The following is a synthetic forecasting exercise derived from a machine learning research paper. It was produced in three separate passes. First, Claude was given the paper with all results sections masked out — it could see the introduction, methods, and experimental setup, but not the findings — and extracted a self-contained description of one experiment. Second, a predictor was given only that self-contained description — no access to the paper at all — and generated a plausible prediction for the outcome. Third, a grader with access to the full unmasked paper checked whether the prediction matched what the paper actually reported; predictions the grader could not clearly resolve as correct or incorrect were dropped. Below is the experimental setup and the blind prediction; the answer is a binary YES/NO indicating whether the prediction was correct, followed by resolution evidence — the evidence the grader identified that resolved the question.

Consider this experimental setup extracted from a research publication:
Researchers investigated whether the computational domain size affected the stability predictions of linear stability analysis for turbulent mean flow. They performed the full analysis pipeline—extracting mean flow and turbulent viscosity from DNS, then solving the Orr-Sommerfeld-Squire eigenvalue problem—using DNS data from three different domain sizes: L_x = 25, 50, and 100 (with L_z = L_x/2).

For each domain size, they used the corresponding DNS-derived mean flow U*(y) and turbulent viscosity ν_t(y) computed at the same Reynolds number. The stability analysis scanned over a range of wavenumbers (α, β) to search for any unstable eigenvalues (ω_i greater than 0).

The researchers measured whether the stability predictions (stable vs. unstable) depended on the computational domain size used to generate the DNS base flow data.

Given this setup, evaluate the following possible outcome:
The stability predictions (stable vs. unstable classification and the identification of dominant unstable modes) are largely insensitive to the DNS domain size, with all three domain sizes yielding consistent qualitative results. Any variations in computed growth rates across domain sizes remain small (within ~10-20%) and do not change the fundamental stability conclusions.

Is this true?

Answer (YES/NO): NO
--
EXERCISE OBJECTIVE
From the first line to the last, return the material exactly.

EXERCISE ANSWER
The following is a synthetic forecasting exercise derived from a machine learning research paper. It was produced in three separate passes. First, Claude was given the paper with all results sections masked out — it could see the introduction, methods, and experimental setup, but not the findings — and extracted a self-contained description of one experiment. Second, a predictor was given only that self-contained description — no access to the paper at all — and generated a plausible prediction for the outcome. Third, a grader with access to the full unmasked paper checked whether the prediction matched what the paper actually reported; predictions the grader could not clearly resolve as correct or incorrect were dropped. Below is the experimental setup and the blind prediction; the answer is a binary YES/NO indicating whether the prediction was correct, followed by resolution evidence — the evidence the grader identified that resolved the question.

Consider this experimental setup extracted from a research publication:
Researchers investigated whether the computational domain size affected the stability predictions of linear stability analysis for turbulent mean flow. They performed the full analysis pipeline—extracting mean flow and turbulent viscosity from DNS, then solving the Orr-Sommerfeld-Squire eigenvalue problem—using DNS data from three different domain sizes: L_x = 25, 50, and 100 (with L_z = L_x/2).

For each domain size, they used the corresponding DNS-derived mean flow U*(y) and turbulent viscosity ν_t(y) computed at the same Reynolds number. The stability analysis scanned over a range of wavenumbers (α, β) to search for any unstable eigenvalues (ω_i greater than 0).

The researchers measured whether the stability predictions (stable vs. unstable) depended on the computational domain size used to generate the DNS base flow data.

Given this setup, evaluate the following possible outcome:
The stability predictions (stable vs. unstable classification and the identification of dominant unstable modes) are largely insensitive to the DNS domain size, with all three domain sizes yielding consistent qualitative results. Any variations in computed growth rates across domain sizes remain small (within ~10-20%) and do not change the fundamental stability conclusions.

Is this true?

Answer (YES/NO): NO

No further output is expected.